AIM OF THE EXERCISE> Return only the lines of the listing below that run from the line with "Mobile Text Recognition for the iPhone" through the line with "Line icon- piggy bank and hand", both ends included, exactly as written.

LISTED ENTRIES>
=====

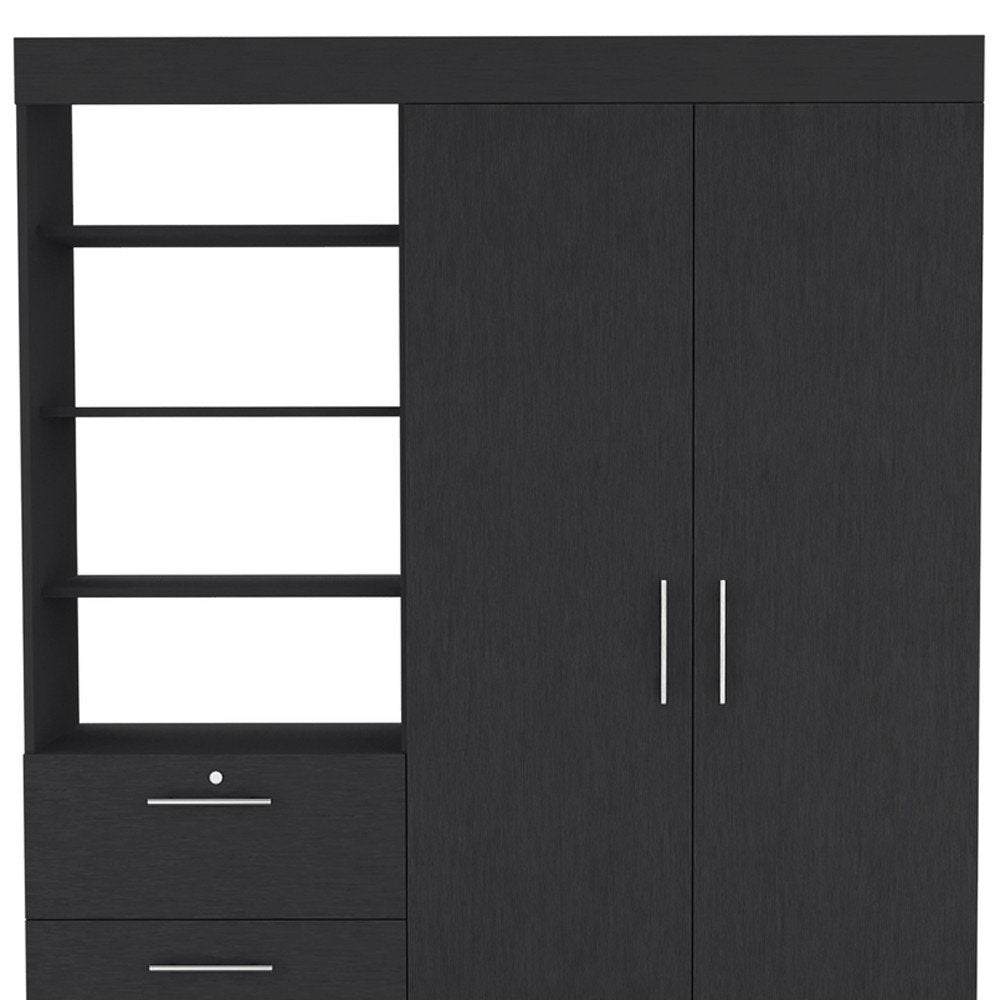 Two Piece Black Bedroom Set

=====

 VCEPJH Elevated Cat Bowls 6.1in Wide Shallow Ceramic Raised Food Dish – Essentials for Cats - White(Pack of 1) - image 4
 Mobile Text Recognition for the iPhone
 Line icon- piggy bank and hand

=====

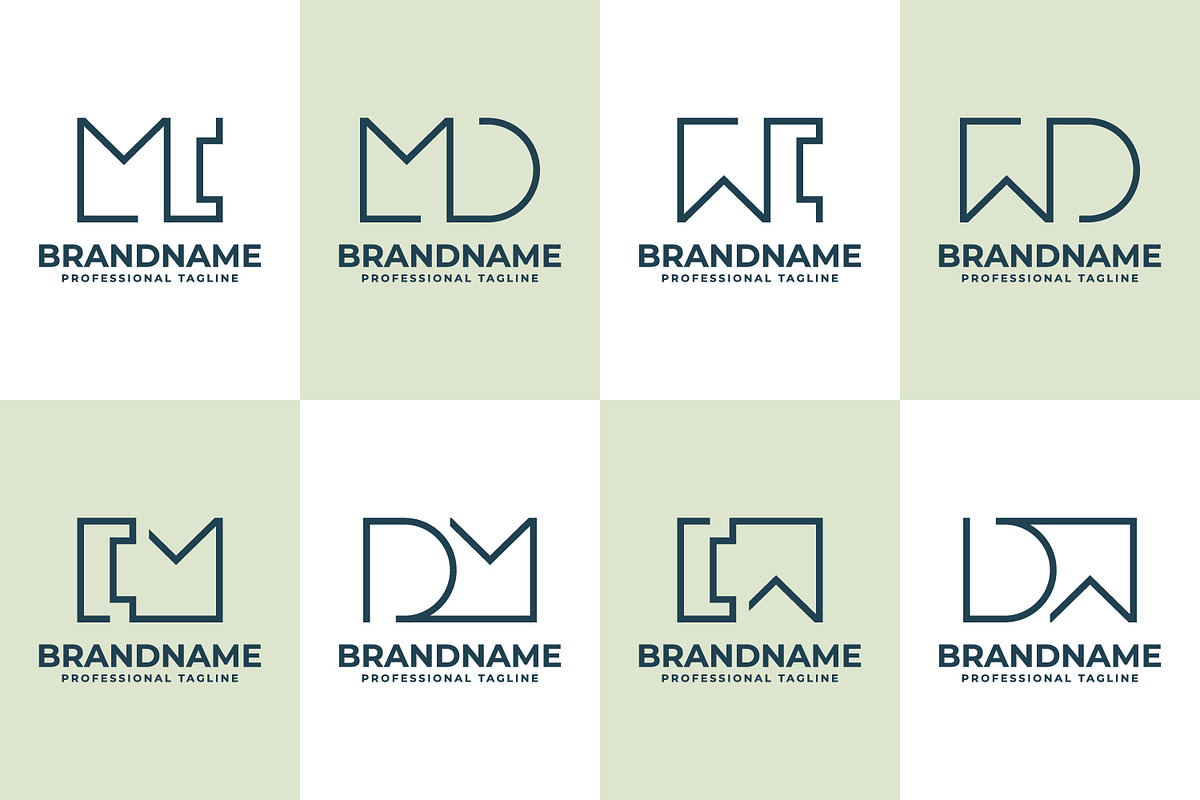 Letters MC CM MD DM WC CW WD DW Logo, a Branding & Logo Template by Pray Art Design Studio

=====

TASK OUTPUT>
 Mobile Text Recognition for the iPhone
 Line icon- piggy bank and hand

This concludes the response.